[Action item]
Somewhere below are a line with "D3S Xenon Bulb" and a later line with "9 لعام 2025". Output exactly those lines and all lines between them.

[Dataset content]

--------------------

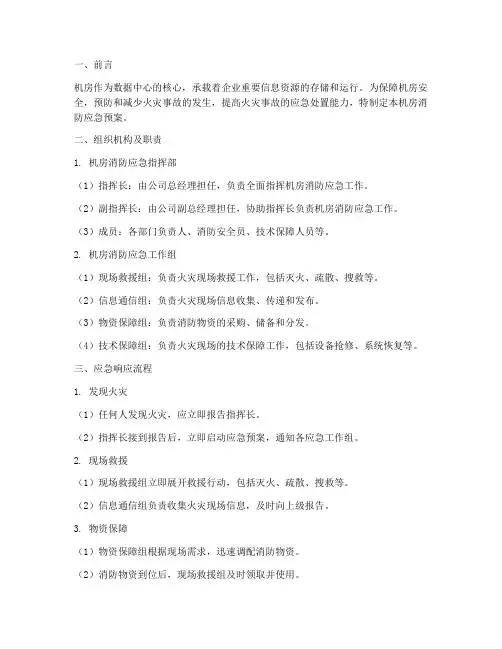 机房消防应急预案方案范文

--------------------

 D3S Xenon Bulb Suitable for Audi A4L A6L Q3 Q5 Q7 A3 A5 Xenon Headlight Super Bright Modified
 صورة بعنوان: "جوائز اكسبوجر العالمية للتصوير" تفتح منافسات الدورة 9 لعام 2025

--------------------

[Result of this exercise]
 D3S Xenon Bulb Suitable for Audi A4L A6L Q3 Q5 Q7 A3 A5 Xenon Headlight Super Bright Modified
 صورة بعنوان: "جوائز اكسبوجر العالمية للتصوير" تفتح منافسات الدورة 9 لعام 2025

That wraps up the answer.